2012年12月4日星期二

Real easy

Real easy, I head for the staircase. Even though I tiptoe, the dishes in the sideboard jangle, the floorboards groan. I walk so slowly up the stairs, I can hear my own breathing. At the top, I turn down the long hall. I pass wide open bedroom doors, one, two, three. Door number four, down on the end, is closed except for an inch. I move in a little closer. And through the crack, I spot her.
She’s sitting on the yellow twin bed by the window and she’s not smiling. The package I toted in from the mailbox is open and on the bed are a dozen bottles filled with brown liquid. It’s a slow burn that rises up my bosoms, my chin, my mouth. I know the look of those flat bottles. I nursed a worthless pint drinker for twelve years and when my lazy, life-sucking daddy finally died, I swore to God with tears in my eyes I’d never marry one. And then I did.
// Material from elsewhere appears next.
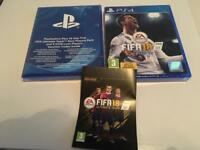 Fifa 18 and PlayStation plus 14 day free trial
And now here I am nursing another goddamn drinker. These aren’t even store-bought bottles, these have a red wax top like my Uncle Toad used to cap his moonshine with. Mama always told me the real alcoholics, like my daddy, drink the homemade stuff because it’s stronger. Now I know she’s as much a fool as my daddy was and as Leroy is when he gets on the Old Crow, only she doesn’t chase me with the frying pan.
Miss Celia picks a bottle up and looks at it like it’s Jesus in there and she can’t wait to get saved. She uncorks it, sips it, and sighs. Then she drinks three hard swallows and lays back on her fancy pillows.
My body starts to shake, watching that ease cross her face,Jeremy Scott Adidas Wings. She was so eager to get to her juice, she didn’t even close the damn door. I have to grit my teeth so I don’t scream at her. Finally I force my way back down the stairs.
When Miss Celia comes back downstairs ten minutes later, she sits at the kitchen table, asks me if I’m ready to eat.
“There’s pork chops in the icebox and I’m not eating lunch today,adidas shoes for girls,” I say and stomp out of the room.
That afternoon Miss Celia’s in her bathroom sitting on the toilet lid,cheap north face down jacket. She’s got the hair dryer on the back tank and the hood pulled over her bleached head,Moncler Jackets For Men. With that contraption on she wouldn’t hear the A-bomb explode.
I go upstairs with my oil rags and I open that cupboard for myself. Two dozen flat whiskey bottles are hidden behind some ratty old blankets Miss Celia must’ve toted with her from Tunica County. The bottles don’t have any labels fastened to them, just the stamp Old KENTUCKY in the glass. Twelve are full, ready for tomorrow. Twelve are empty from last week. Just like all these damn bedrooms. No wonder the fool doesn’t have any kids.
On THE FIRST THURSDAY of July, at twelve noon, Miss Celia gets up from the bed for her cooking lesson. She’s dressed in a white sweater so tight it’d make a hooker look holy. I swear her clothes get tighter every week.
We settle in our places, me at the stovetop, her on her stool. I’ve hardly spoken word one to her since I found those bottles last week. I’m not mad. I’m irate. But I have sworn every day for the past six days that I would follow Mama’s Rule Number One. To say something would mean I cared about her and I don’t. It’s not my business or my concern if she’s a lazy, drunk fool.